Sunday, 8 June 2014

preamp - Common Emitter Amplifier Problem (Incredibly lower Gain than input, and Distorted)


I'm trying to create a common emitter amplifier to power a medium sized 8 ohm speaker as a learning experience using one NPN transistor specifically the PN2222A.


Here's the design schematic in LTspice. enter image description here



The arrow pointing to the 8 ohm resistor is the speaker that I'm using. I put it in the simulator so I can see how much current would be going through it. I run the simulation producing a 400hz sine wave. The results are a clipped sine wave current going from only 1.6mA to 3.2mA. Which is much smaller than what the input of 200mv could produce on its own.

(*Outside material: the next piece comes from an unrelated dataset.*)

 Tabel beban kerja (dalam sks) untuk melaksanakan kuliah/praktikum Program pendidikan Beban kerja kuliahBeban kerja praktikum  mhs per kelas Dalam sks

enter image description here I removed the 8 ohm resistor and ground so I can check to see the voltage of Vout.


The results are normal. The gain is about 7x of the 200mv input.

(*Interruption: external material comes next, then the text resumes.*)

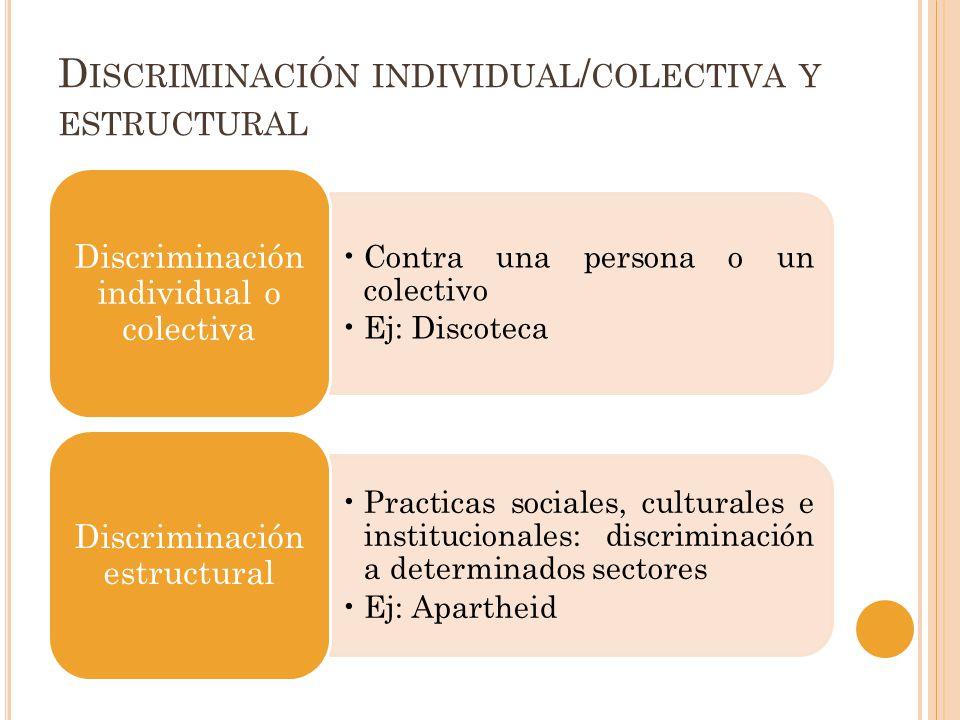 Discriminación individual/colectiva y estructural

I then tested this using my breadboard hoping it would yield different results. It did not and what resulted was a quiet speaker that produced a distorted sound. I could push my speaker much louder by just connecting the 200mv input directly into the 8 ohm speaker.


Why is it when I add an 8ohm speaker to Vout which has a normal voltage level gain of 7x of the input, that my current is completely distorted and only pushes 3.2mA through the speaker? Shouldn't plugging my 8ohm speaker into Vout give me something around 300mA?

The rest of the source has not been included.